Red Robin's Wings: Do They "Work"?

In spite of artist Brett Booth taking some heat over his redesigns of Wonder Girl and Superboy, the Red Robin design he used on this week's Teen Titans #1 was met with broad approval from comics fans on the Internet.

But what would Bruce Wayne think?

Thanks to our friends over at Cracked, I stumbled across an Elseworlds one-shot called Batman: Knight Gallery, which was meant to be the personal sketch diary of Batman, trying to come up with new costume concepts for himself and Robin. What Cracked had on their site was pretty hilarious, but Batman's repeated emphasis that Robin having a "winged" look to his cape was impractical and silly (as opposed to his own bat-wing cape) caught my eye in light of the new DC Universe and Red Robin's redesign.
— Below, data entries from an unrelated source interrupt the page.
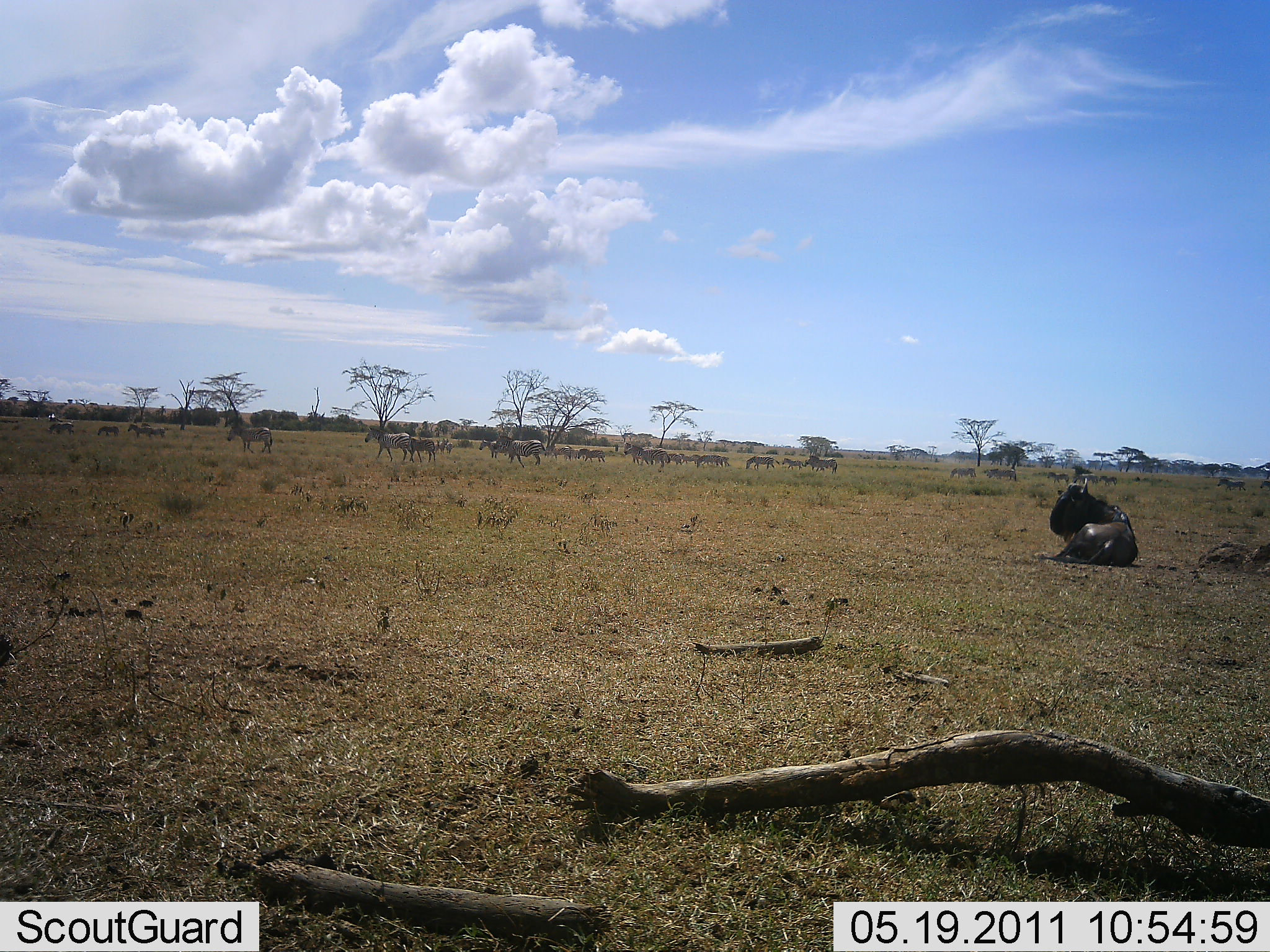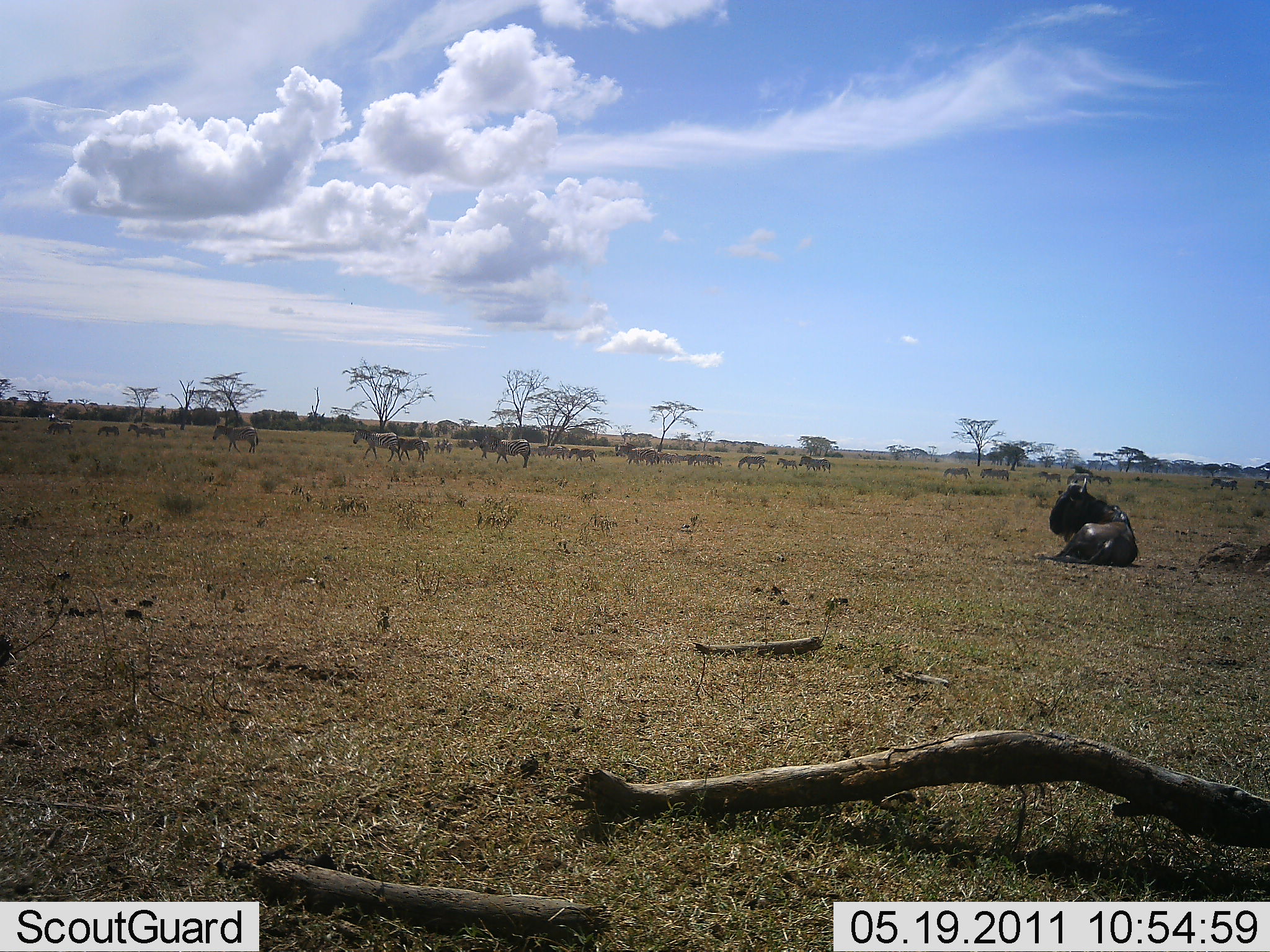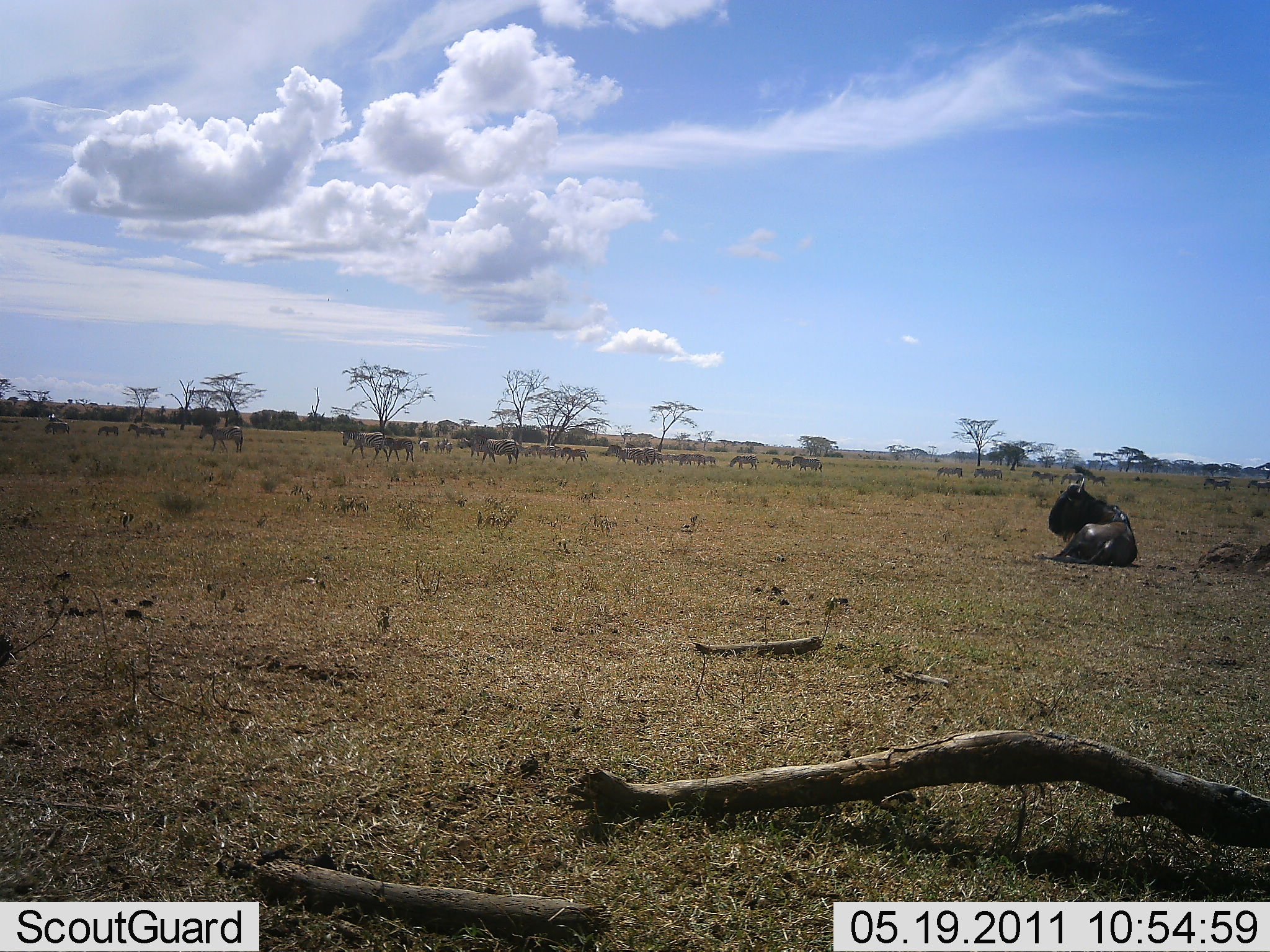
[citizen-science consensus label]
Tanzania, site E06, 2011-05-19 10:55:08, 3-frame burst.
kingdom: Animalia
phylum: Chordata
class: Mammalia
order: Artiodactyla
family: Bovidae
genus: Connochaetes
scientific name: Connochaetes taurinus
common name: blue wildebeest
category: wildebeest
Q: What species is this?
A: Wildebeest (blue wildebeest) (Connochaetes taurinus).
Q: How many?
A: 1.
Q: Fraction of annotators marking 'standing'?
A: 0%.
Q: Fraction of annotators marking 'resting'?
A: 100%.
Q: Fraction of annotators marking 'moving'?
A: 0%.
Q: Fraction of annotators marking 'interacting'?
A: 0%.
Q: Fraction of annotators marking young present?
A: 0%.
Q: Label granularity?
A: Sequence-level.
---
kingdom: Animalia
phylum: Chordata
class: Mammalia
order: Perissodactyla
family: Equidae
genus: Equus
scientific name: Equus quagga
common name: plains zebra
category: zebra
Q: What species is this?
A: Zebra (plains zebra) (Equus quagga).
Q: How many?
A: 11-50.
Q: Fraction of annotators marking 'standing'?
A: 18%.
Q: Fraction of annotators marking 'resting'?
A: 0%.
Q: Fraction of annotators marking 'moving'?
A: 73%.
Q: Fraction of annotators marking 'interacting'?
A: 0%.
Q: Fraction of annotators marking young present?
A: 0%.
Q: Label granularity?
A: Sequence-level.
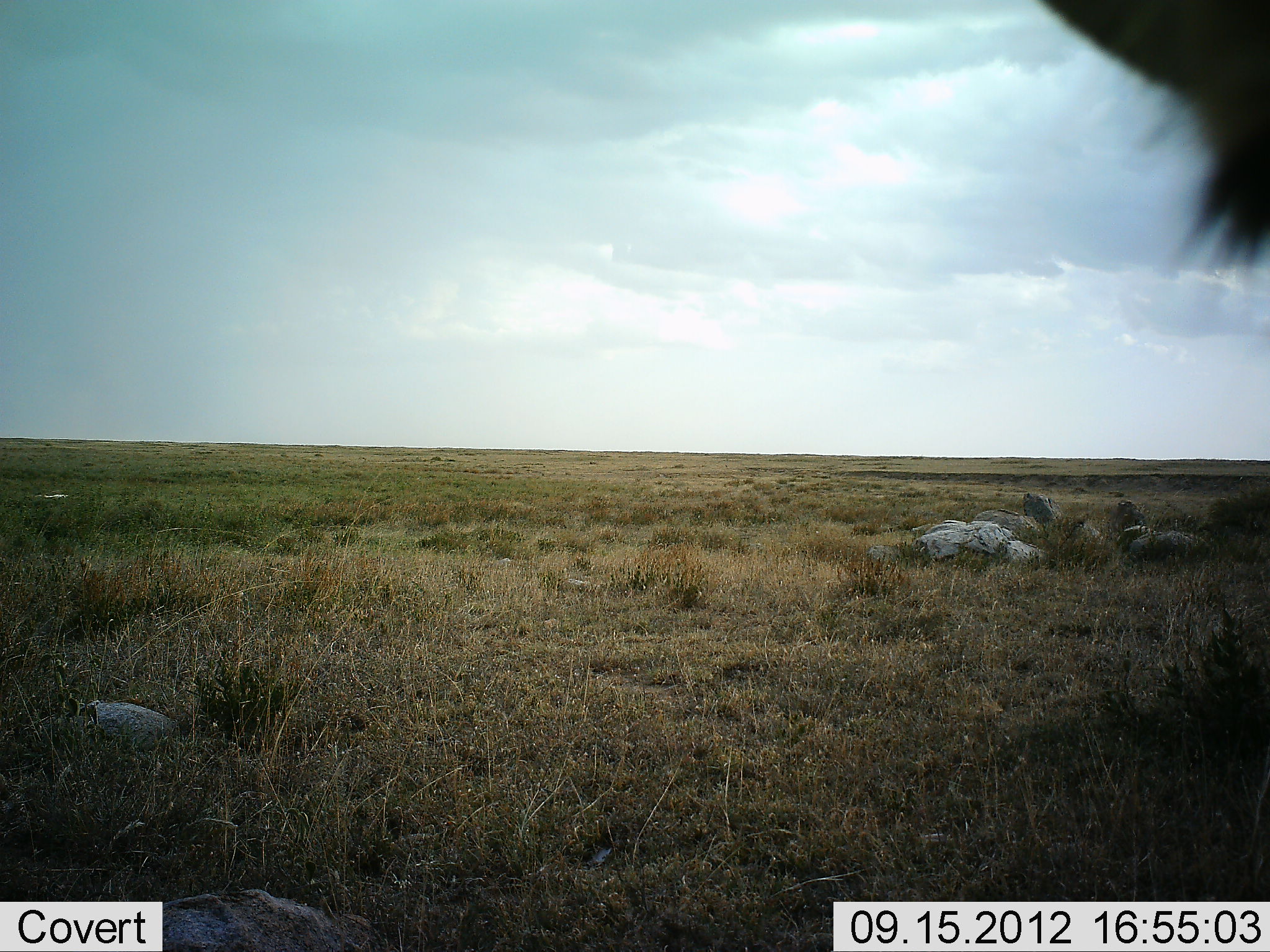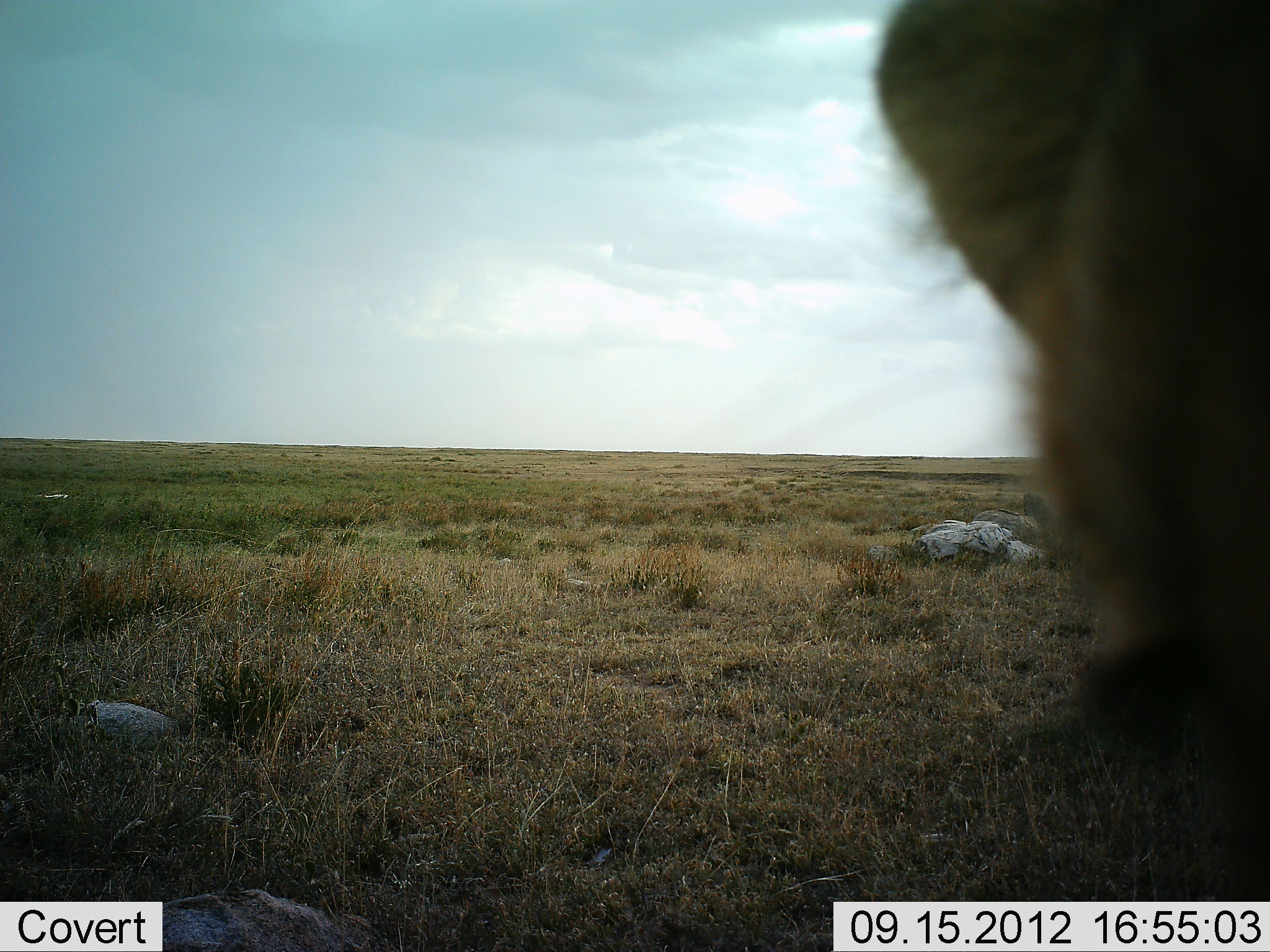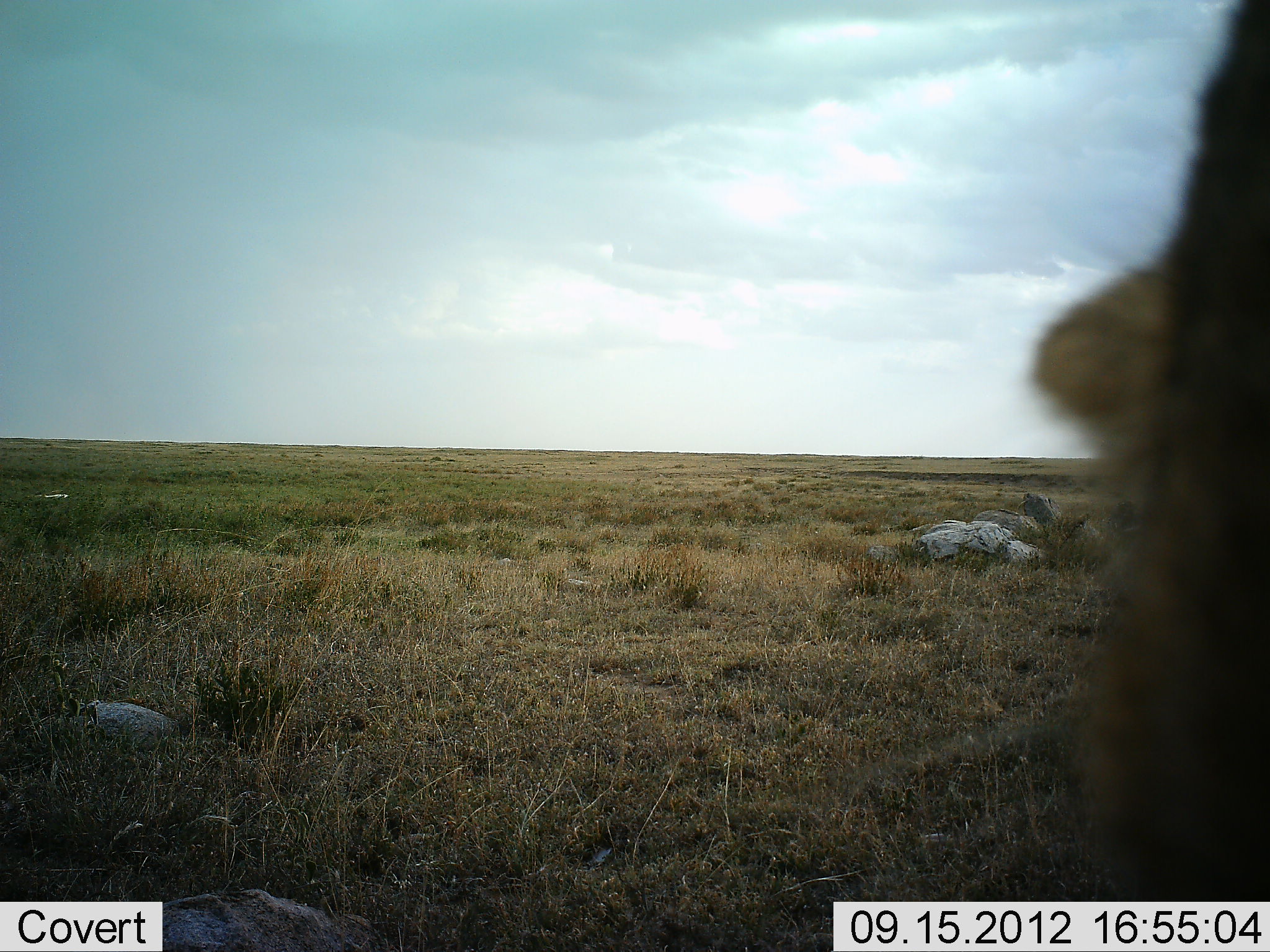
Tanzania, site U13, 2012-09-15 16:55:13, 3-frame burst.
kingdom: Animalia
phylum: Chordata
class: Mammalia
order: Carnivora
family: Felidae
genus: Panthera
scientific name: Panthera leo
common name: lion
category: lionfemale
Lionfemale (lion) (Panthera leo), count 1. Behavior (volunteer vote fractions): standing 56%, resting 11%, moving 22%, interacting 11%. Young present (vote fraction): 0%. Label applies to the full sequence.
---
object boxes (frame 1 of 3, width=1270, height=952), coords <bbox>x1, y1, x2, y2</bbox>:
animal: <bbox>1039, 0, 1270, 277</bbox>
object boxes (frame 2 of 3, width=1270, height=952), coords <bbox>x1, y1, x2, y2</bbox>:
animal: <bbox>862, 0, 1270, 902</bbox>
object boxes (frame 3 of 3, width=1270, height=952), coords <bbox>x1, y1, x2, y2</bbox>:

The wings, of course, are a bit different in the new DC Universe than they were in the Knight Gallery sketches, mostly because they've been depicted as functional; in the first issue (out this week), Tim Drake uses them to glide/fly away from attackers and then to deflect heavy-caliber bullets. That said, Batman's cape has at times been depicted as able to do the same things, in spite of its looking like just cloth.

Brett Booth, the penciller on the series who was responsible for many of the character redesigns (as well as for designing some entirely new characters called for by Scott Lobdell's scripts), was nice enough to comment on the images from Knight Gallery for me and how they do or don't apply to the new Teen Titans (not to be confused with The New Teen Titans, which is an entirely different thing).

"The first image looks more like a birds wing and more feather like than the second. But in reality a human can't flap like a bird can," Booth said. "They don't have the strength to do, the pectoral muscles would need to take up the whole torso. So using them as actual wings is impossible unless you have spider man like strength. Visual wise, well they don't really strike fear into the hearts of men." entirely different thing).

I can see what he means--and also, the way this image is drawn it looks like Robin's cape is attached all the way up and down his arms. That leads to some of those Dollar Bill (from Watchmen) or Booster Gold-type of situations.

Addressing the difference between this image and the one that Tim ultimately landed on in Teen Titans, Booth said, "Feathers are a tough thing, replicating them so they aren't really feminine is tricky, especially on a male character. If they are just for show then you have a bit more freedom but if they are there for a purpose, then they have to reflect that."

"With the large cut outs on the second image, he could really couldn't glide, they are too long and narrow and would just flop around cutting into the surface area so he's just fall. Smaller notches would 'probably' work better (not an expert on gliding wings but know a few things.) I like the second image, but I think a cowl would work even better."

So there you have it, fashionistas! Bruce Wayne may have dismissed this concept out of hand after a few ineffective scribbles in his diary (which I prefer to think he keeps under his bat-pillow at night), but Tim Drake apparently didn't get the memo, and the result is a bird-themed costume that looks more bird-themed and less silly than anything this side of Hawk & Dove.